YOUR OBJECTIVE
Images appear in the records below; leave them out and repeat everything else exactly.

INFORMATION PROVIDED
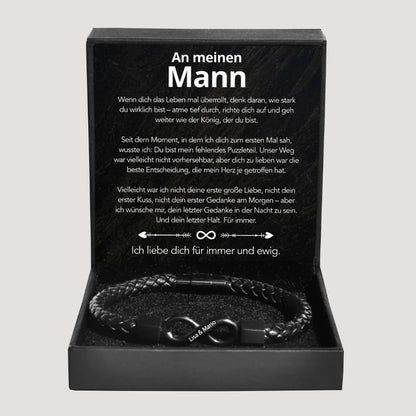 An meinen Mann – Personalisiertes Infinity Armband mit Gravur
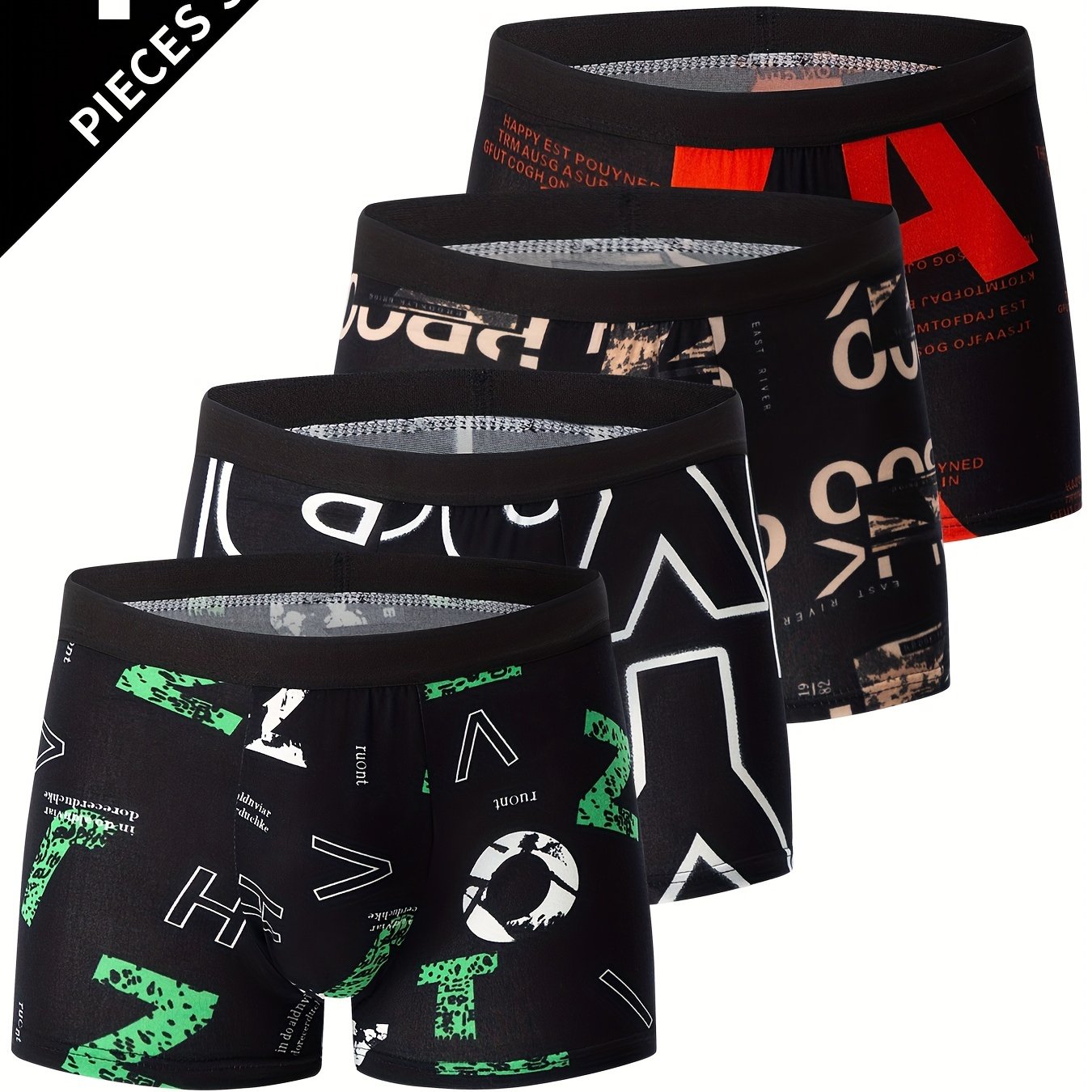 Men's Breathable Stretch Boxer Briefs with Flower Pattern 4 Pack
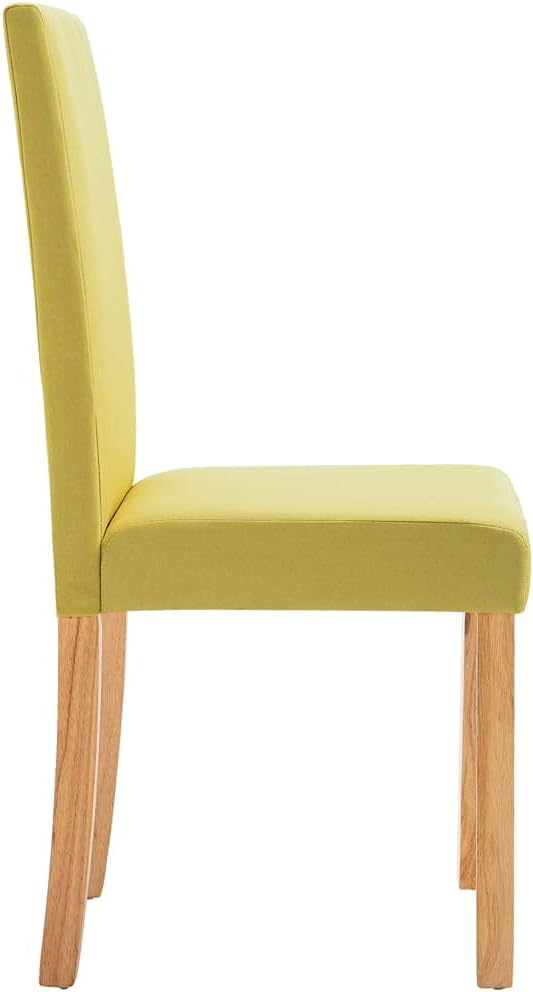 6-Piece Green Fabric Dining Chairs with Rubber Wood Frame – Comfortable Modern Farmhouse Kitchen & Dining Room Furniture Set, Soft Upholstered Seats, Sturdy Design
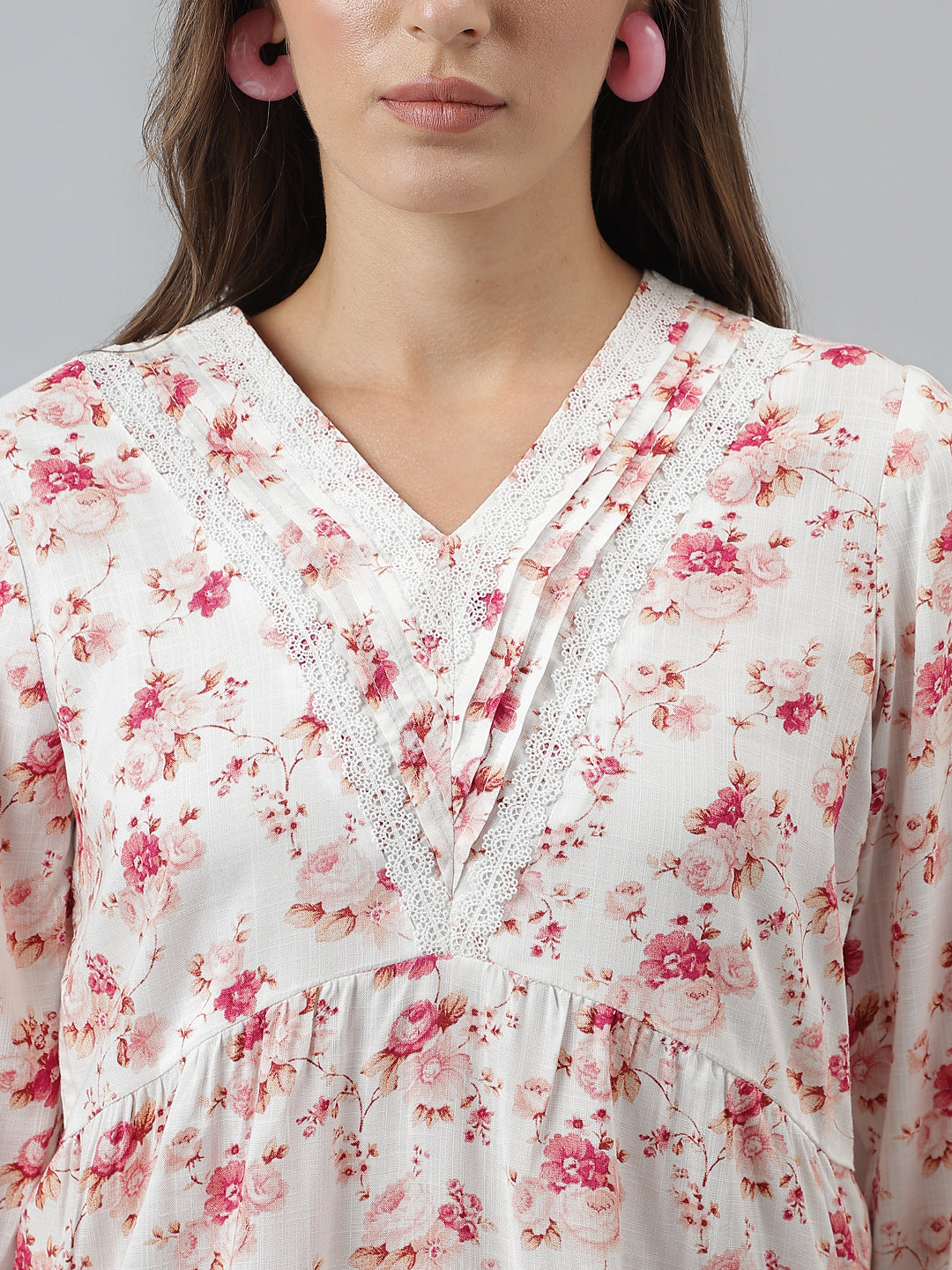 Pink V Neck 3/4 Sleeves Printed Top For Casual Wear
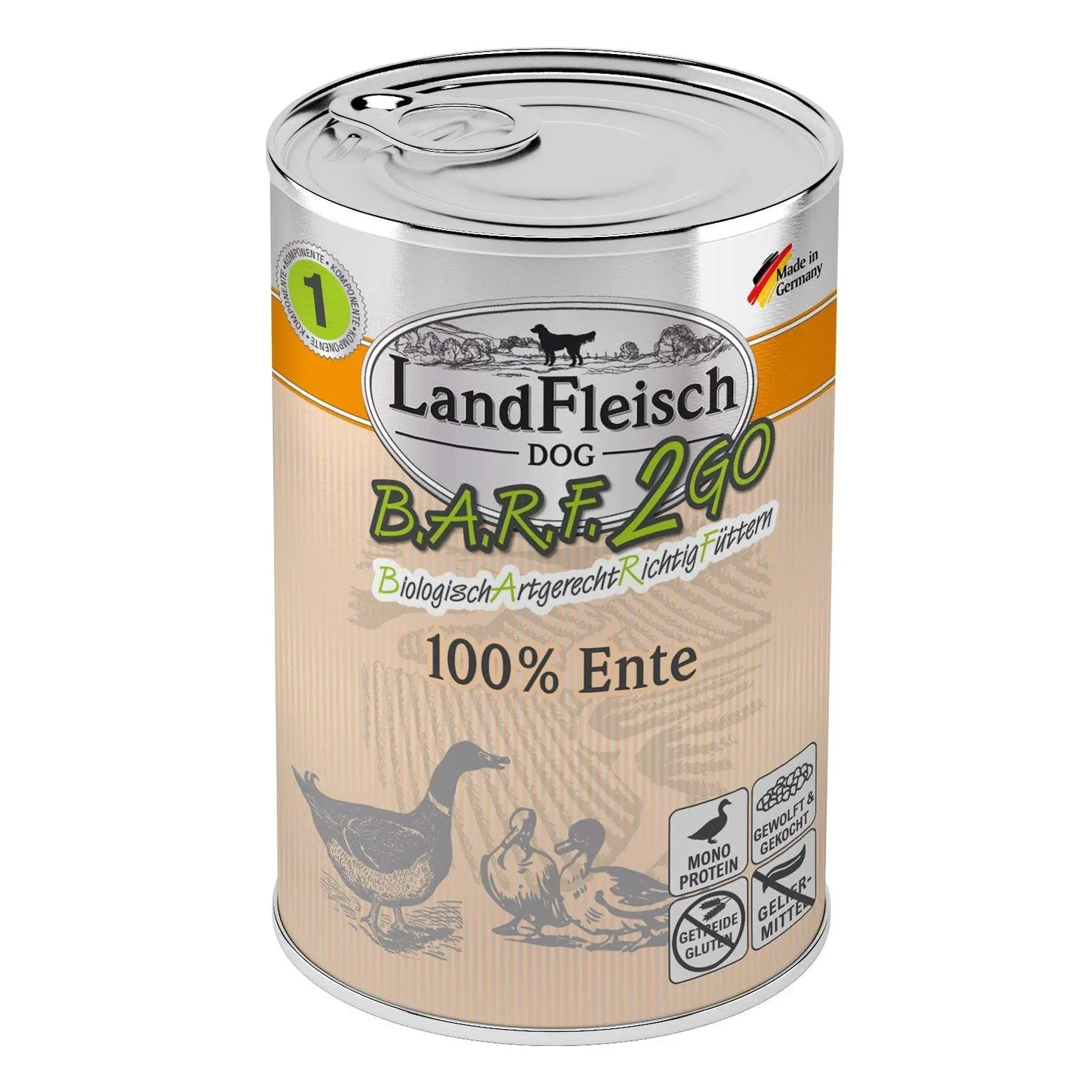 Landfleisch BARF2GO für Hunde 100% Ente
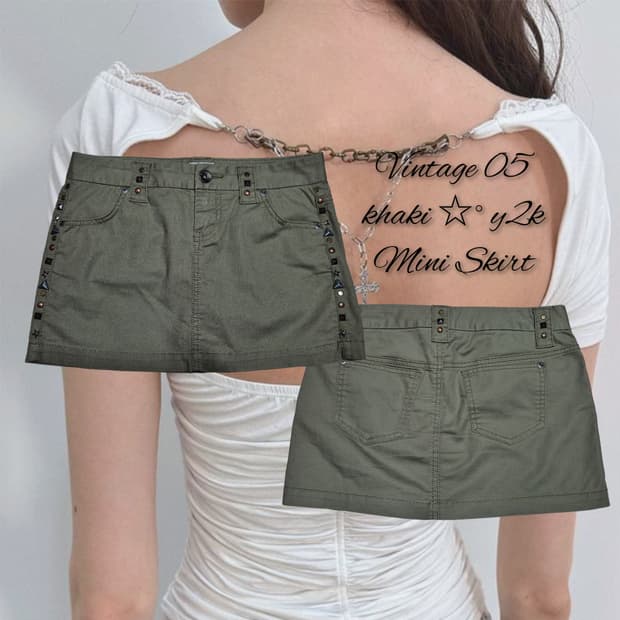 Vintage 05 khaki ☆° y2k Mini Skirt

SOLUTION
 An meinen Mann – Personalisiertes Infinity Armband mit Gravur
 Men's Breathable Stretch Boxer Briefs with Flower Pattern 4 Pack
 6-Piece Green Fabric Dining Chairs with Rubber Wood Frame – Comfortable Modern Farmhouse Kitchen & Dining Room Furniture Set, Soft Upholstered Seats, Sturdy Design
 Pink V Neck 3/4 Sleeves Printed Top For Casual Wear
 Landfleisch BARF2GO für Hunde 100% Ente
 Vintage 05 khaki ☆° y2k Mini Skirt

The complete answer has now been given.